Students spent the day Friday attending classes and learning real world financial responsibility at Edison State Community College during the Kids To College program.
Sixth graders are assigned various careers — with various paychecks — before trying to stretch every dollar with housing, transportation, child care, student loans and even the surprise speeding ticket expense from the Troy Police Department.
“This program really helps students connect their education and the value of the education they are getting now and how it relates to continued education and their life down the road,” said Van Cleve counselor JoLynn Scalice. “It also opens their eyes to what their parents go through with the realization of the cost of living.”
While at Edison State, students spent time in the classroom learning about a variety of topics ranging from anatomy and physics to business and early childhood education. In addition to attending various sessions and simulations, students had the opportunity to spend time and interact with Edison State faculty and staff in the cafeteria during lunch.
Initial sessions are held at Van Cleve in the weeks leading up to the event to help prepare students for a simulation that requires them to make consumer decisions, pay bills and balance a checkbook.
“’Wow, I didn’t know Mom and Dad spent that much money on me’ is one of my favorite things kids have said to me after this,” said Stacey Bean, ESCC enrollment manager. “It’s a big realization for them with the expenses that we have as adults.”
Madison Frey worked with Matt Erwin, who volunteered his expertise to help students find the perfect ride for their budget.

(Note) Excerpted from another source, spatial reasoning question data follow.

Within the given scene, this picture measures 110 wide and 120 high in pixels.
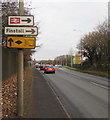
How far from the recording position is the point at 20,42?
187 inches

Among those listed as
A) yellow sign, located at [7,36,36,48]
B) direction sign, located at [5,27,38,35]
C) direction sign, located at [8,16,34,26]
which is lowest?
yellow sign, located at [7,36,36,48]

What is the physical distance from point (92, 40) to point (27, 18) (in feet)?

“We are helping them learn a little bit about budgeting. It’s funny because they’ll come and buy a car and sometimes they leave and have to come and return the car and get a bus pass,” Erwin said. “With budgeting, they need to get food, then rent. It’s just fun to help out with this every year.”

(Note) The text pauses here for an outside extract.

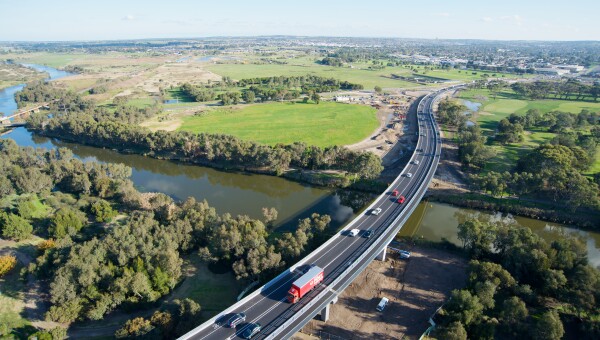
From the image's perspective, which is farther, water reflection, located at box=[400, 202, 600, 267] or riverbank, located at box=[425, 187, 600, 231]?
riverbank, located at box=[425, 187, 600, 231]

Frey ended up signing up for a brand new Chrysler 200 sedan to help shuttle her to and from her AC engineering job.
Frey said she enjoyed touring the college campus and watching the physical therapy sessions, an occupation she may consider someday, being held during their visit.
Ascha Patel was “pulled over” for speeding through the Edison State Community College gym by Troy Police Department School Resource Officer Nick Freisthler. Freisthler, along with Patrolman Chris Tilley, ticketed various students for speeding, equipment violations (untied shoes) and other “traffic crimes” during the simulation, since traffic tickets are an unexpected expense in every day life.
Patel, a funeral director, had already set up her food, housing and child care expenses, including X-rays for a broken leg, before heading over to see what kind of transportation she would need.
“If you try hard you can earn a lot of money,” Patel said. “I was speeding, so that’s $109 gone.”
Patel said she enjoyed visiting the nursing classrooms, which included CPR dummies that students use to practice various techniques.
“I like seeing its heartbeat, it was crazy,” Patel said.
Tristan Green was a police officer for a day, avoiding traffic violations for the first part of the day.
“I had to get a mini-van. I have three kids!” Green said. “My favorite part has been buying a house so I have a home for my kids. This was fun because I really want to be a police officer when I get older.”
The annual program is a collaborative effort with Troy City Schools, The Ohio State University Extension Office and is funded by a grant from the Troy Foundation.